Prosecutors allege the suspect made repeated unwanted contact with Cunningham, including messages and attempts to reach her directly. The non-obvious detail buried in the story: the alleged harassment reportedly began online before escalating to real-world attempts to contact her — a pattern law enforcement increasingly describes as a pipeline from social media obsession to physical threat.
What the charges against Cunningham’s alleged stalker actually mean
Stalking charges in Indiana can carry felony-level penalties depending on the severity and any prior contact with the victim. A Level 6 felony in Indiana — the minimum threshold for stalking — carries up to two and a half years in prison. If prosecutors can demonstrate credible threats or physical proximity, charges can escalate to a Level 5 felony, pushing potential sentences higher. The specific charge level in Cunningham’s case was reported by WTHR but the full details of the criminal complaint are expected to become public through court filings.
Cunningham, a guard for the Indiana Fever, has been one of the more prominent players on a team that has captured national attention since celebrity culture and sports increasingly overlap in the social media era. The Fever have been one of the WNBA’s most-watched franchises, a status that brings both opportunity and exposure for its players.
WNBA player safety has been a growing conversation league-wide
The league and its players’ union have discussed security protocols for years, but individual players — especially those who are active on social media — often absorb the risk personally. Unlike NBA players, who travel with larger security entourages and stay in higher-security hotel arrangements, WNBA players have historically had less infrastructure around their day-to-day safety. That gap has been a point of friction in collective bargaining discussions.
Cunningham’s case is not an isolated incident. Several WNBA players have spoken publicly in recent seasons about receiving threatening or obsessive messages from fans, and at least one other player had a protective order filed on her behalf in 2025. The pattern points to a structural problem, not a series of one-off incidents.
Social media platforms bear some responsibility here too. Parasocial relationships — where fans develop one-sided emotional attachments to public figures they follow online — can spiral when platforms amplify engagement without flagging escalating behavior. A person who comments on every post, sends repeated DMs, and begins showing up at public events rarely gets flagged by an algorithm trained to reward engagement, not identify obsession.
Cunningham’s profile made her a visible target
Sophie Cunningham joined the Indiana Fever after a career that included time with the Phoenix Mercury. She is known as a physical, high-energy player and has built a following both for her on-court presence and her candid personality off it. That visibility — exactly what the WNBA needs to grow — is also what makes players like her more exposed to this kind of threat.
The Fever’s front office has not issued a public statement on the specific charges as of publication. The league office has also not commented publicly, though the WNBA has previously said it takes player safety “seriously” and works with team security staff on threat assessments.

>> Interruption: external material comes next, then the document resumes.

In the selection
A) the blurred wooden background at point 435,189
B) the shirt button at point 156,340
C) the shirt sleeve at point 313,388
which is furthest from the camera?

For context on how other high-profile institutions are grappling with safety and security in the current moment, the conversation isn’t limited to sports — governments and organizations worldwide are rethinking how they protect people in the public eye from coordinated harassment and threats.
What comes next in the Indiana case
The suspect is expected to face an initial hearing in an Indiana court, where bail conditions — including any no-contact orders — will be set. If a no-contact order is granted, any attempt to reach Cunningham through any channel would constitute a separate criminal violation. Defense attorneys in stalking cases typically challenge whether the communication rose to the legal standard of causing “substantial emotional distress” to the victim, which is the key threshold under Indiana law.
Cunningham has not made a public statement. Under Indiana law, victims in stalking cases are not required to testify at preliminary hearings, though their accounts are central to any eventual prosecution.
The case moves forward during an active WNBA season — meaning Cunningham is still playing, still traveling, and still appearing in public venues. Whether the league or the Fever organization increases her security detail in the interim is a decision being made right now, behind closed doors.